Fans’ expectations were through the roof when Beltran signed a seven-year, $119 million contract with New York before the 2005 season.
They got arguably one of the the best outfielders in team history. He could be brilliant when healthy, but for whatever reason was never fully embraced in Flushing.
“I think if we would’ve won a championship, it would’ve been a different story,” Beltran said. “I gave my best. The years that I was healthy, I proved I could contribute, and the years that I was hurt, there’s nothing you can do about it.”
This season, Beltran has been tearing the cover off the ball with a National League-best 15 home runs. His 42 RBIs are just two shy of the league lead. The 35-year-old has also dusted off his wheels with 6 stolen bases to go with a .294 average.

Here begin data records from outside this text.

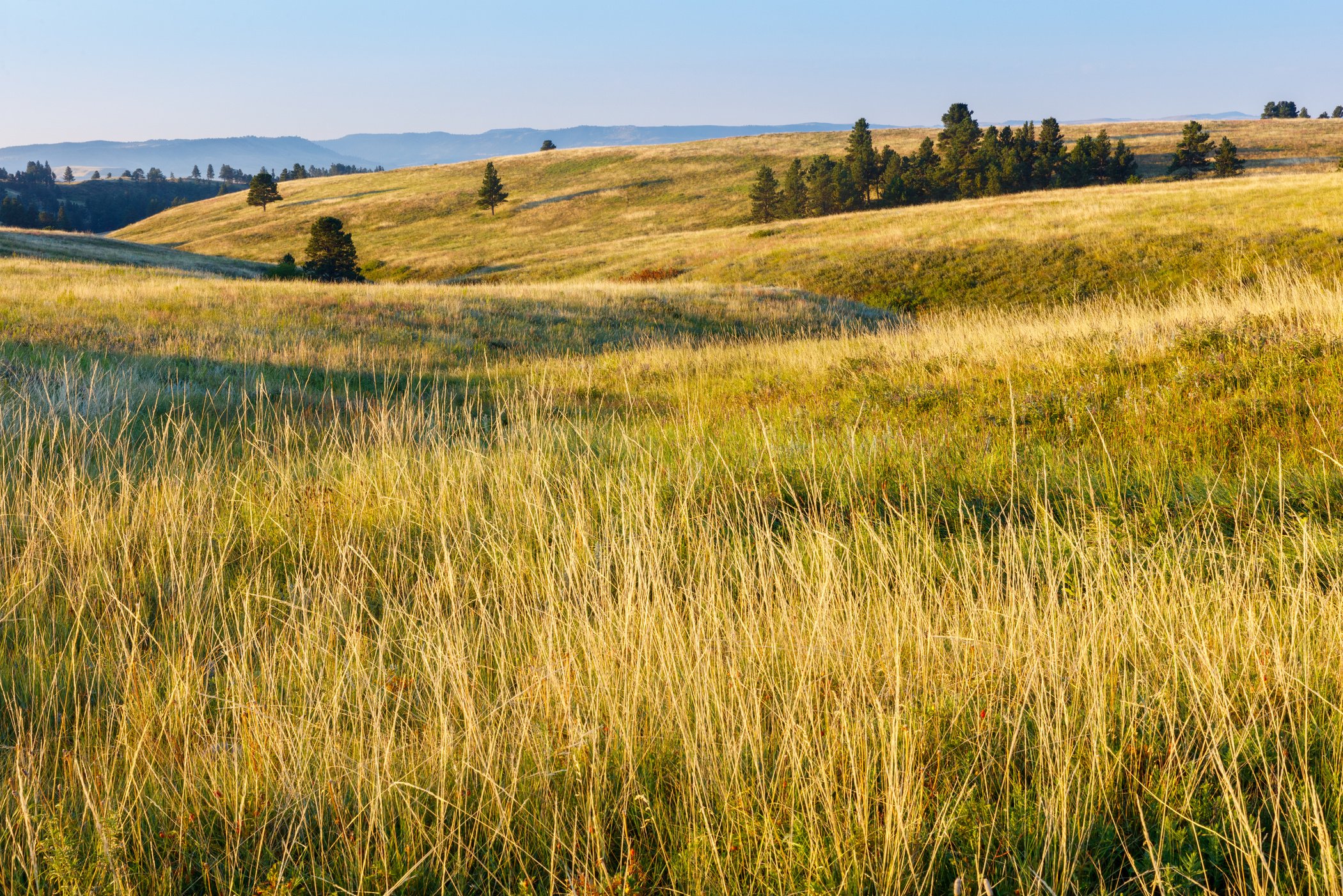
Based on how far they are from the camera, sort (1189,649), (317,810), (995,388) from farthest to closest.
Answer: (995,388) → (1189,649) → (317,810)

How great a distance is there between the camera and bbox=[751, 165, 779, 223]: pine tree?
62406mm

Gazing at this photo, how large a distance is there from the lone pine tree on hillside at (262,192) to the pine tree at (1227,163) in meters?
90.3

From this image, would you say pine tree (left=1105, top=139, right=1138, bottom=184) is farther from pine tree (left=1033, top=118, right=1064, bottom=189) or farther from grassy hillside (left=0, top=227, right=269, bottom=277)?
grassy hillside (left=0, top=227, right=269, bottom=277)

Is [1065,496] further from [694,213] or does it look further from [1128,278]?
[694,213]

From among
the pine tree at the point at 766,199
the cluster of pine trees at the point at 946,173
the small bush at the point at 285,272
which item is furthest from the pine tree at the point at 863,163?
the small bush at the point at 285,272

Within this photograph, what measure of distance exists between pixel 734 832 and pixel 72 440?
497 centimetres

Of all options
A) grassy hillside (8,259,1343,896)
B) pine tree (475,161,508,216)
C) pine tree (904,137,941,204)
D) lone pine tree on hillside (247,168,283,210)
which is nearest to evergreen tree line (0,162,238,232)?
lone pine tree on hillside (247,168,283,210)

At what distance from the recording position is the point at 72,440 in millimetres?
4695

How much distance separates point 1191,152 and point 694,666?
7795 centimetres

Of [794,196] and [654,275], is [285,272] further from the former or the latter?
[794,196]

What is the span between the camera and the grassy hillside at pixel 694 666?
1.68 metres

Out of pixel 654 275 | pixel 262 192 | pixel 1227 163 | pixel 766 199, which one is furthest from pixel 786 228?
pixel 262 192

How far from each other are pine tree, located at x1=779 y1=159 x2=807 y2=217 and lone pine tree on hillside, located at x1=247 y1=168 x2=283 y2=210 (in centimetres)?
5657

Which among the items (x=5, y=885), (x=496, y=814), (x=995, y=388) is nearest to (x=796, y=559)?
(x=496, y=814)
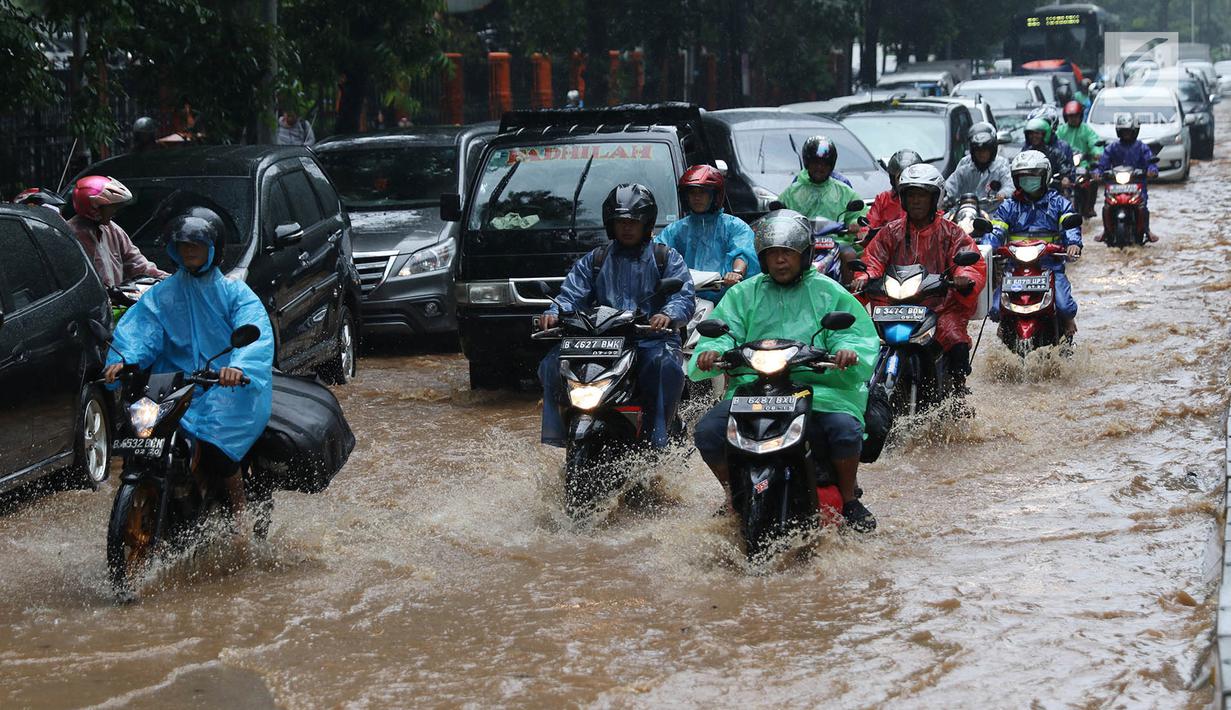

“He’s obviously having a great year, so I’m not that excited to see him,” said former teammate David Wright, according to the New York Daily News. “It’s nice to see him healthy and doing what he’s doing, for sure.”
Wright said Beltran should get “a pretty warm reception,” but Mets manager Terry Collins was perhaps more realistic when he stated, “I’m sure the reaction will be mixed.”
Heck, even the once-beloved Jose Reyes received a healthy dose of boos in his return last month.
“The one thing that Carlos Beltran did while he was here, he gave them effort and no player can do more,” Collins told the Daily News. “Obviously, everybody wishes that he would’ve had a career year every year and that he was hitting 40 homers every year. It’s fair to hope for, but not fair to ask that.”
He added: “I know one thing: Carlos Beltran gave these people what he had.”